O Projeto de Lei entende que nascituro é o ser humano concebido, mas ainda não nascido, e busca garantir sua proteção integral desde a concepção. Assim, conforme dispõe o art. 13 do projeto, a mulher que engravidar em razão de violência sexual não poderá interromper a gravidez.
A SPM alerta: “Deve-se pontuar que a revogação tácita é vedada na legislação brasileira, de forma que o Projeto de Lei que a realizar está violando a Lei Complementar nº 95, de 1998, e o Decreto nº 4.176, de 2002, que estabelecem normas e diretrizes para a elaboração, a redação, a alteração, a consolidação e o encaminhamento ao Presidente da República de projetos de atos normativos de competência dos órgãos do Poder Executivo Federal. Logo, o PL nº 478, de 2007, é ilegal”.
O projeto determina ainda que o agressor pague pensão alimentícia até que a criança complete 18 anos; caso não seja identificado, a obrigação recai sobre o Estado. Instituições de defesa dos direitos das mulheres já apelidaram o projeto “Bolsa Estupro”.
O PL está tramitando na Câmara dos Deputados e já passou pela Comissão de Seguridade Social e Família (CSSF). O projeto ainda precisa passar pelas comissões de Finanças e de Constituição e Justiça; só então será votado no plenário da Câmara. Se aprovado, será então enviado ao Senado.
Se o projeto for aprovado, fica proibida também qualquer “incitação” ou “apologia ao aborto”, termos que sugerem o cerceamento do direito de livre expressão e manifestação sobre o aborto.

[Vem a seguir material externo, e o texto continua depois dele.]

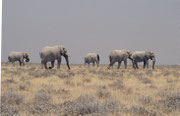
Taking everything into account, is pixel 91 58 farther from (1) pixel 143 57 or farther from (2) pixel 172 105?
(2) pixel 172 105

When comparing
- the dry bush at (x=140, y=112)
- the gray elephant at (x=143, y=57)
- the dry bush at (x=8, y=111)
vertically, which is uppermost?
the gray elephant at (x=143, y=57)

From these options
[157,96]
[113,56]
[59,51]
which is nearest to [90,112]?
[157,96]

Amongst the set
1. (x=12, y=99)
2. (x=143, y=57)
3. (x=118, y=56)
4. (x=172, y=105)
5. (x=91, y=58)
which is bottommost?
(x=172, y=105)

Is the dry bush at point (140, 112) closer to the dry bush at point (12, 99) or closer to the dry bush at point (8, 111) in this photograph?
the dry bush at point (8, 111)

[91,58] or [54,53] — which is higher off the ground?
[54,53]

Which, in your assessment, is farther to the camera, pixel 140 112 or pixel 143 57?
pixel 143 57

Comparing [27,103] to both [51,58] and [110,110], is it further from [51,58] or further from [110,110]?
[51,58]

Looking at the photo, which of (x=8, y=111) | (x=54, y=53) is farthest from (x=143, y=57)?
(x=8, y=111)

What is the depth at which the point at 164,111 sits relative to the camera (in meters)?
5.74

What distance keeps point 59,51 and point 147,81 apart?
42.2 feet

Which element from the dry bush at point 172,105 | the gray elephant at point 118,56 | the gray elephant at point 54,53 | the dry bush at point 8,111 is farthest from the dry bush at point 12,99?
the gray elephant at point 118,56

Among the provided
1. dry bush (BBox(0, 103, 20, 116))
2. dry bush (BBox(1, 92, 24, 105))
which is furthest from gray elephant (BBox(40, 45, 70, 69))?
dry bush (BBox(0, 103, 20, 116))

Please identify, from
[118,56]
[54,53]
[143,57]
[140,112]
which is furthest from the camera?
[143,57]

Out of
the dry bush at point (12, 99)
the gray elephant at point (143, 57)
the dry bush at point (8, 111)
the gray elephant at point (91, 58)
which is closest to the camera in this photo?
the dry bush at point (8, 111)
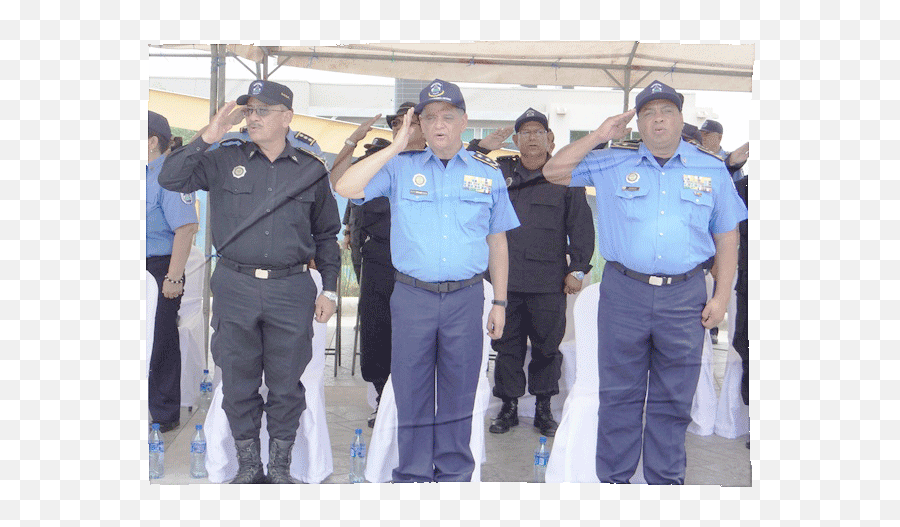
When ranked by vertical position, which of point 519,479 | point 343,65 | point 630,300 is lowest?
point 519,479

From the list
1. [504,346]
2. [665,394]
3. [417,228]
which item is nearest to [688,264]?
[665,394]

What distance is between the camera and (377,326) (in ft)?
13.2

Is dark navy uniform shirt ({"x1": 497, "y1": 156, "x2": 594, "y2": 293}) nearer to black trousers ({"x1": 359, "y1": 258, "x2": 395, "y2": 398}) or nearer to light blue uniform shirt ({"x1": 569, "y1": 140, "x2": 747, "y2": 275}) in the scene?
light blue uniform shirt ({"x1": 569, "y1": 140, "x2": 747, "y2": 275})

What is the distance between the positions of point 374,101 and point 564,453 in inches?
68.5

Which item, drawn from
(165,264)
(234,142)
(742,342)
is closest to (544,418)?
(742,342)

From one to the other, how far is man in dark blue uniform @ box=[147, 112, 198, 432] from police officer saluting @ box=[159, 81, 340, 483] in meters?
0.28

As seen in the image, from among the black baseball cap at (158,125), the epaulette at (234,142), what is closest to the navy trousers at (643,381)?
the epaulette at (234,142)

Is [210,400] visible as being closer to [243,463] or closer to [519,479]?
[243,463]

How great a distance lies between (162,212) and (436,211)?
1.49 metres

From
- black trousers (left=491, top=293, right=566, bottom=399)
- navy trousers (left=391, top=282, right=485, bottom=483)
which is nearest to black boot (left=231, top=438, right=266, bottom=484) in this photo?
navy trousers (left=391, top=282, right=485, bottom=483)

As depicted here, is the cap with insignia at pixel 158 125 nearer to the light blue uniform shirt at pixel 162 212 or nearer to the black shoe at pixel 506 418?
the light blue uniform shirt at pixel 162 212

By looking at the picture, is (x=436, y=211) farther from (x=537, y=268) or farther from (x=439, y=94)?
(x=537, y=268)

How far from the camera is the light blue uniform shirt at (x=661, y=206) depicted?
11.8ft

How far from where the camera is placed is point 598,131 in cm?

Segundo a SPM, “em 2005, foi entregue na Câmara dos Deputados anteprojeto de lei que previa a descriminalização e legalização do aborto no Brasil. O anteprojeto foi elaborado por uma Comissão Tripartite, instituída pela Secretaria de Políticas para as Mulheres da Presidência da República (SPM/PR) e integrada por representantes dos poderes Executivo e Legislativo e da Sociedade Civil, os quais propuseram uma profunda revisão na legislação brasileira sobre aborto. Porém, não foi dada continuidade ao resultado final da Comissão, ou seja, ao anteprojeto de lei que continha a proposta de revisão da legislação punitiva do aborto, em razão da mudança de legislatura. Nunca foi aprovada nenhuma lei que descriminaliza o aborto, e o tema continua sendo discutido nas esferas tanto privadas quanto públicas.”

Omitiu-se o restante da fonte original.